◆ **EXCERTO**
::::

Neste volume iniciamos a leitura com artigos ainda provenientes do desafio lançado aos preletores do 2º Congresso Luso-Brasileiro sobre o Pensamento de Donald Winnicott, realizado em Junho de 2014.
O desafio lançado no Congresso remetia para a importância da Retomada do Desenvolvimento, considerando-se esse o grande objetivo de uma Análise bem-sucedida.
Para que seja possível uma Análise bem-sucedida não basta apenas a técnica psicanalítica. A meu ver, a retomada do desenvolvimento só é possível porque, na relação com o analista, se sente, de forma inequívoca, como só o inconsciente pode saber, a aposta e o interesse do analista, que, na escuta atenta e interessada, sente esperança e prazer em estar/conhecer/ acompanhar as mudanças/dores/conquistas/decepções do seu paciente. Sem julgamento e sem expectativa. Mas com aposta no paciente. Com esperança no futuro e na realização pessoal do seu paciente, que, à sua medida, vai desvelando e criando o sentido da sua vida.

::::

◆ **Itens guardados**
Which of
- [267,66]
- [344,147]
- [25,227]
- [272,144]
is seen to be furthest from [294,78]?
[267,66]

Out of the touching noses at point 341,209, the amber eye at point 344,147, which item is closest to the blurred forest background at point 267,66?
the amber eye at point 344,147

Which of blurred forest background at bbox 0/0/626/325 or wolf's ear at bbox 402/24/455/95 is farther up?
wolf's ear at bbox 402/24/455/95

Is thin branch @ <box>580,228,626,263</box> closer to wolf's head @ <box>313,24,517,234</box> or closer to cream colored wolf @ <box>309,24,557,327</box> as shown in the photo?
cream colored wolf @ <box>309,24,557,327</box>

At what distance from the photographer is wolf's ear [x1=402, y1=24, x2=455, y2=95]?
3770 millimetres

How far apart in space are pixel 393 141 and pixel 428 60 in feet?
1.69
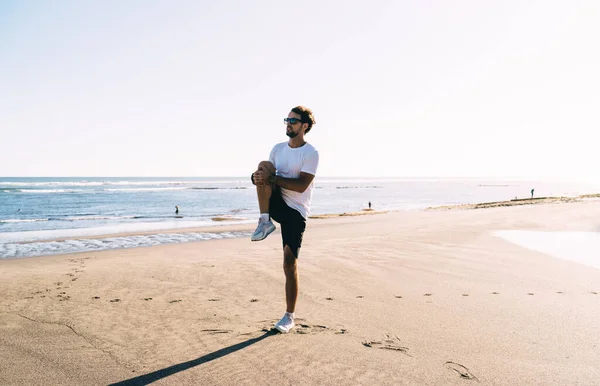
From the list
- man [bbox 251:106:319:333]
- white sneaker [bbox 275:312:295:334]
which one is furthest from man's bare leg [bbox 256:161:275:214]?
white sneaker [bbox 275:312:295:334]

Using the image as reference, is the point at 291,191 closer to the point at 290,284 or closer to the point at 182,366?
the point at 290,284

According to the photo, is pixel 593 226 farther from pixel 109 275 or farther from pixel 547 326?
pixel 109 275

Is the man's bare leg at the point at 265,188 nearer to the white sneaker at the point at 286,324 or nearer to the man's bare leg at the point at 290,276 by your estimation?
the man's bare leg at the point at 290,276

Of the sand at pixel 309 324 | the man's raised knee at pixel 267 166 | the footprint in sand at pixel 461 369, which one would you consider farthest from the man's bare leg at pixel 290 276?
the footprint in sand at pixel 461 369

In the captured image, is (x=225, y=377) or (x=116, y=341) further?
(x=116, y=341)

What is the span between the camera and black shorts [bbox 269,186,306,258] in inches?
175

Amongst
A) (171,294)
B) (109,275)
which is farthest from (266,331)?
(109,275)

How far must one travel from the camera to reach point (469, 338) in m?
4.26

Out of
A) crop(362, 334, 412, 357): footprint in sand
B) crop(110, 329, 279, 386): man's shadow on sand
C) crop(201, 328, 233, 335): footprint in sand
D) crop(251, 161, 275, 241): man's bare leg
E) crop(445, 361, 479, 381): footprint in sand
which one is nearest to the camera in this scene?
crop(110, 329, 279, 386): man's shadow on sand

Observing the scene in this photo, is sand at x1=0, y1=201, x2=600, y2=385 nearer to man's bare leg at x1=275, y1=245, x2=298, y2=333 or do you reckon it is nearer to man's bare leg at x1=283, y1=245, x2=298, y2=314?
man's bare leg at x1=275, y1=245, x2=298, y2=333

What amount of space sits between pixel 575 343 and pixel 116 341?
14.2ft

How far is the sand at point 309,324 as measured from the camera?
3.41 metres

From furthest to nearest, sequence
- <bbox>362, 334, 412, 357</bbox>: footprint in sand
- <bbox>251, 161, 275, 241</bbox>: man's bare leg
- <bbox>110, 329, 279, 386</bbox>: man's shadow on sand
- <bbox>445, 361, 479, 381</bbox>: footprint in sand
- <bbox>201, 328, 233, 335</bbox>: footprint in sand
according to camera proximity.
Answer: <bbox>201, 328, 233, 335</bbox>: footprint in sand < <bbox>251, 161, 275, 241</bbox>: man's bare leg < <bbox>362, 334, 412, 357</bbox>: footprint in sand < <bbox>445, 361, 479, 381</bbox>: footprint in sand < <bbox>110, 329, 279, 386</bbox>: man's shadow on sand

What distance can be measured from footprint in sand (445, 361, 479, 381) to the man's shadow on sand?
1.71 m
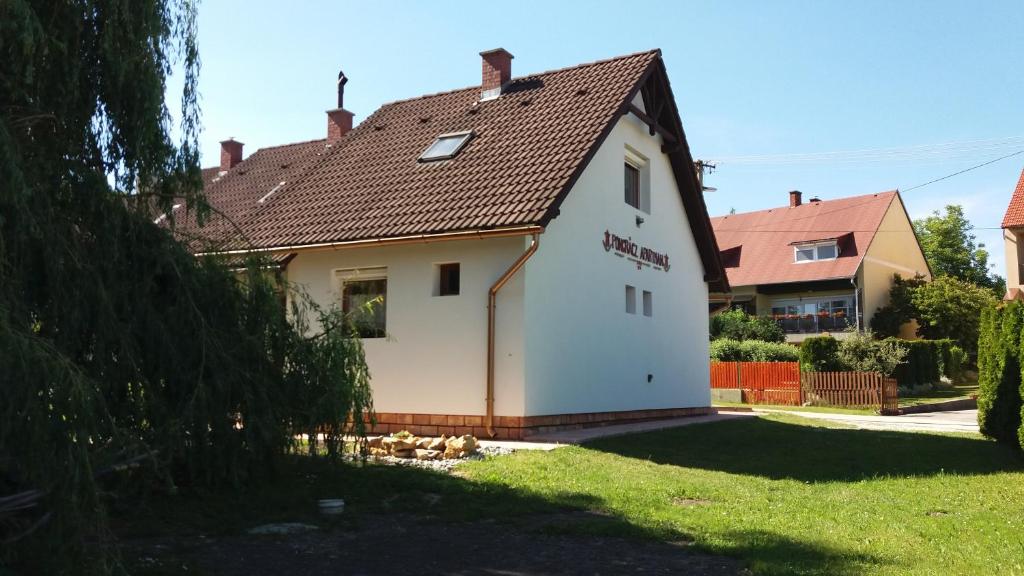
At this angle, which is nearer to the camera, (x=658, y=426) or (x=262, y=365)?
(x=262, y=365)

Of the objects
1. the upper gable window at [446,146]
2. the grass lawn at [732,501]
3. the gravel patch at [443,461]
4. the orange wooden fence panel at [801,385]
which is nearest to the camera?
the grass lawn at [732,501]

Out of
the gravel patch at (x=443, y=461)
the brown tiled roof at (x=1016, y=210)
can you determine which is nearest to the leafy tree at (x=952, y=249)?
the brown tiled roof at (x=1016, y=210)

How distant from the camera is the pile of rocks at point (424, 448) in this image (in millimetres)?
10602

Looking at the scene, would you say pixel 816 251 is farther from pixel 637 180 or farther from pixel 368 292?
pixel 368 292

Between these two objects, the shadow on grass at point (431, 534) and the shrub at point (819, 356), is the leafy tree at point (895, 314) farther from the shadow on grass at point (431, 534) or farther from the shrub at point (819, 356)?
the shadow on grass at point (431, 534)

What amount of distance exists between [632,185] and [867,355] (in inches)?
596

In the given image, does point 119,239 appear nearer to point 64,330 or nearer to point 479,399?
point 64,330

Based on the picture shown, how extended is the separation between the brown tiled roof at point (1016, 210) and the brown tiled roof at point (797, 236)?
256 inches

::::

◆ **TAREFA**
Escreva a continuação do excerto sobre a retomada do desenvolvimento em análise, começando logo após a sua última frase. Não é preciso consultar as entradas.

◆ **RESPOSTA**
É a arte da nova relação que se instala entre aquele paciente e aquele terapeuta naquele momento das suas vidas, permitindo ao paciente uma experiência bem-sucedida de ser ouvido, compreendido e estimulado. Em minha opinião, o entusiasmo e o estímulo que o terapeuta demonstra, consciente e inconscientemente, pelo seu paciente, incentiva este último a assumir a sua agencialidade e conquistar o prazer e a realização pessoal na sua vida. Sozinhos sobrevivemos. Com o outro, conquistamos o prazer e o sentido de viver. Vivemos com o outro. Crescemos e expandimo-nos em sociedade. Porque o reconhecimento e o orgulho do outro são “alimentos” essenciais. É a procura da partilha e do olhar deslumbrado do outro que nos estimula a criatividade e a beleza das nossas criações. Sem o outro, o ascetismo basta.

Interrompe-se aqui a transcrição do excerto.